Periodontal Conditions – Periodontics is the field of dentistry which deals with the tissues that surround the tooth (pen., from the Greek word meaning around). The tissues involved include the gingiva, tooth surface (especially the cementum), alveolar bone, and the periodontal ligament.


The periodontium is the combined term used for all the tissues that support the teeth and keep them firmly in place. It consists of:

  • Gingiva
  • Periodontal ligament
  • Cementum
  • Alveolar bone.


The gingiva, or gum tissue, is the soft tissue that surrounds the teeth and covers the bone. The outer layer of gingival tissue is epithelial tissue. This epithelial tissue is keratinized, which makes it tougher and gives it the ability to withstand the wear and tear that goes on while food chewing is taking place.

The colour of healthy gingiva is usually a very pale pink. Some individuals may show some brown pigmentation in the gingiva. The gingiva should be firm and stippled. Healthy gingiva should not bleed during proper brushing, flossing, or probing.
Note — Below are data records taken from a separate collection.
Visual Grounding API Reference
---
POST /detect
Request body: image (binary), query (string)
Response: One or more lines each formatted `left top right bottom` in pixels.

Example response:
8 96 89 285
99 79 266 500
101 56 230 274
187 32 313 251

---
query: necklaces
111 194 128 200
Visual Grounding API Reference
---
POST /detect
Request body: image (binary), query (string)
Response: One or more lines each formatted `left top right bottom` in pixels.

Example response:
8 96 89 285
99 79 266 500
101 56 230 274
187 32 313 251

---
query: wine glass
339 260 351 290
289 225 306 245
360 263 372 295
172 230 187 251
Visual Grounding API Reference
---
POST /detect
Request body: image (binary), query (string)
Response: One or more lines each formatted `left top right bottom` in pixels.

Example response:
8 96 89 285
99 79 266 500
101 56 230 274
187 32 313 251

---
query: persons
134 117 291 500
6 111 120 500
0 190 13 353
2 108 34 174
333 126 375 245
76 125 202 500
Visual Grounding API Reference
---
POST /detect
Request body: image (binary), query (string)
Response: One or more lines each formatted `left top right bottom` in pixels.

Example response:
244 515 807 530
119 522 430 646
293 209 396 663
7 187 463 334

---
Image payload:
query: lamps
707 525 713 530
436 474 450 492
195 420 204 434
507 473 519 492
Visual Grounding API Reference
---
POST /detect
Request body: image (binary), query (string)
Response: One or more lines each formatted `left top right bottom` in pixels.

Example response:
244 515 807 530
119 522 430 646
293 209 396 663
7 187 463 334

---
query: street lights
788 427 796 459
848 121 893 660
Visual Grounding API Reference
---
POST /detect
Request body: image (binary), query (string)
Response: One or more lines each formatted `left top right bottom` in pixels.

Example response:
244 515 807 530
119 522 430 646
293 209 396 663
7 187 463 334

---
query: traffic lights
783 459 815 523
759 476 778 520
The areas of gingiva are usually given a more specific name according to their location:

Free Gingiva

The unattached gingiva that surrounds the tooth like a collar, is know as Free Gingiva. It is sometimes also referred to as marginal or unattached gingiva because it is not attached to the tooth or underlying bone. It is measured from the edge of the gingiva to the base of the sulcus.

Interdental Gingiva

Interdental gingiva is the gingiva that is located between the two adjacent teeth. It’s also known as interdental papilla.

Attached Gingiva

Attached gingiva is firmly attached to the underlying bone and tooth. The zone, or area, of attached gingiva runs from the base of the sulcus (at the base of the free gingiva) to the mucogingival line (junction) where the redder, looser alveolar mucosa begins. This zone of attached gingiva is important because of its role in supporting the tooth. It also prevents the gingival tissue from receding (moving apically) to expose the root of the tooth.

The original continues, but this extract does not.